I started Daughter of the Queen of Sheba as a way of having a dialogue on the page with someone I couldn't access in real life-- my mother's incarnation as Sheba, when I was twelve. Like all writers, I kept notebooks; I'd kept diaries as a girl. But my mother kept going, into dizzying flights of bipolar-powered fantasy, and I wanted to see what came next. It was like living with a shapeshifter, a glamorous shapeshifter. And I wanted to capture her. I love the Japanese cover most.
I'm not fussed about where I write. As a journalist, I've written in bus stops and Kurdish mountaintops, on boxes in alleys and more hotel rooms than I can count. People can walk past me and I am oblivious. But this is a favorite spot: the window seat at Renvyle House, where we do our annual writers workshop, "Love Comes in at the Eye." Yeats visited here, and Seamus Heaney too.

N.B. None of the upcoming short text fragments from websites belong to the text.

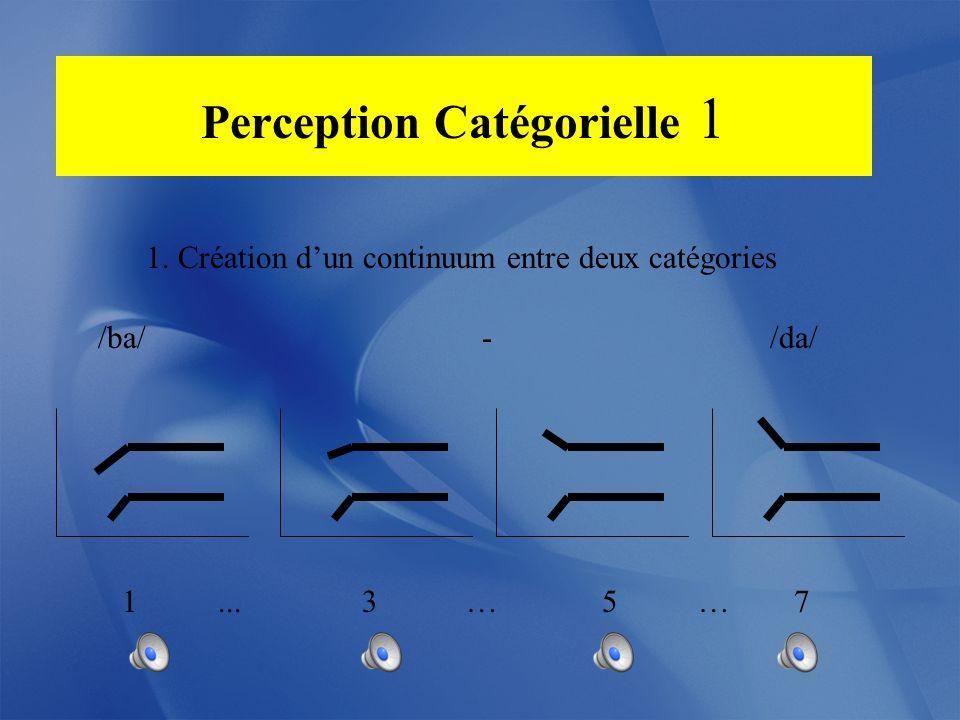 Perception Catégorielle 1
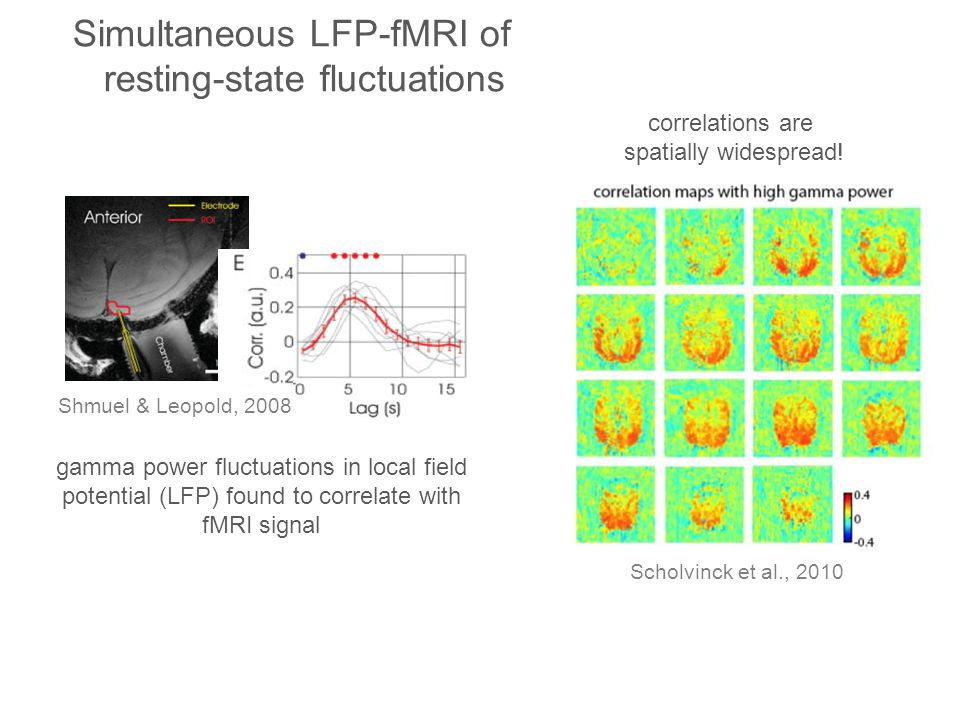 Simultaneous LFP-fMRI of resting-state fluctuations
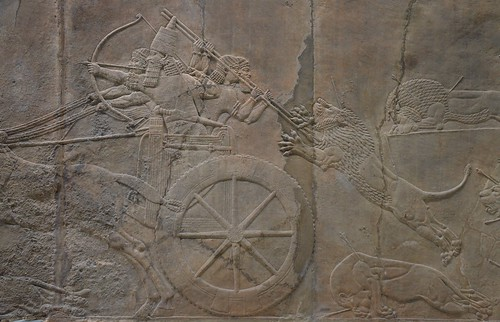 Sculpted reliefs depicting Ashurbanipal, the last great Assyrian king, hunting lions, gypsum hall relief from the North Palace of Nineveh (Irak), c. 645-635 BC, British Museum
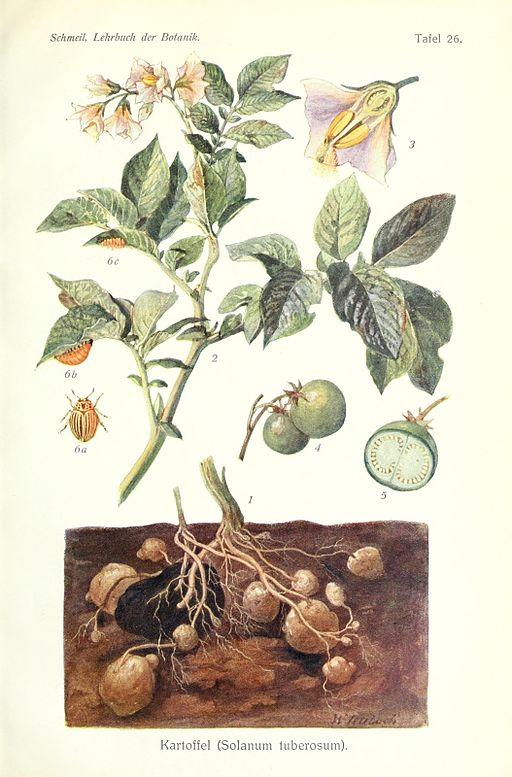 Lehrbuch der Botanik (Taf. 26) (8071712271)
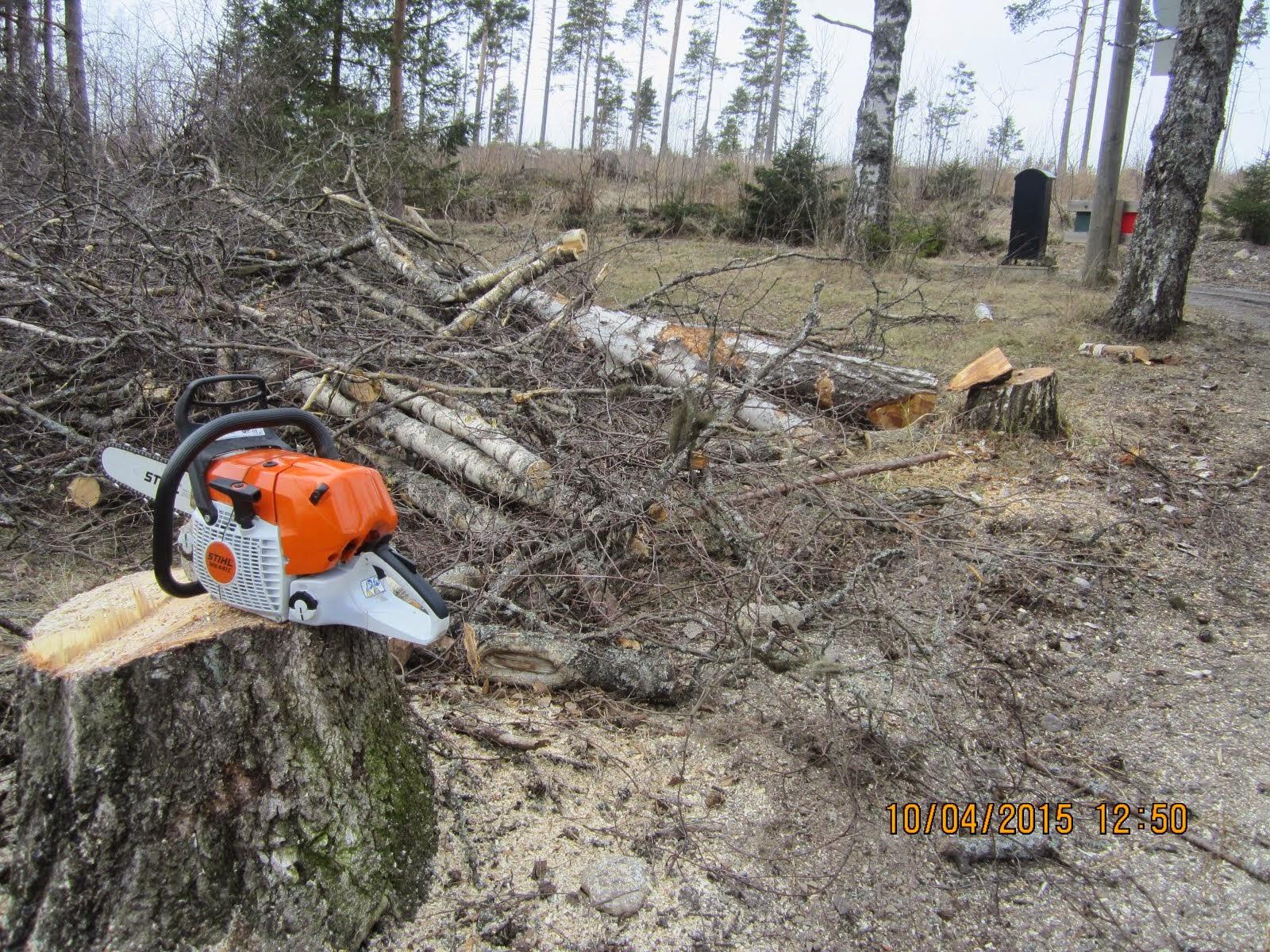 Isotkin puut kaatuvat joko suoraan kauttani tai yhteistyössä nostolavan kanssa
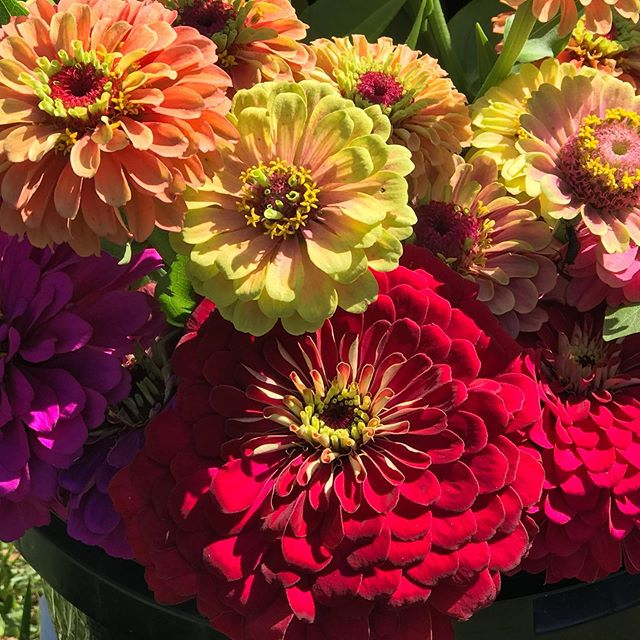 All the colors!  Headed to @rosieleeco today.  If you are taking part in the Sanford Wine Walk tonight, stop in at Rosie Lee Co and grab a bouquet! #sanfordwinewalk #sanfordfl #shoplocal #localflowers #lakemaryflowers #lakemaryfl #locallygrown #centralfloridaflowers #centralfloridaflowerfarm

Daily practice. Patience, with yourself. Your version of peace, be it solitude or multitudes. A vision of yourself working, and that space that contains only you and your inner voice, wherever you may be. And don't get up from your chair for more than a few minutes. I feed the birds, do a yoga stretch, and head back upstairs to my desk. This, however, is someone else's desk which they gave me for a day in Napa Valley.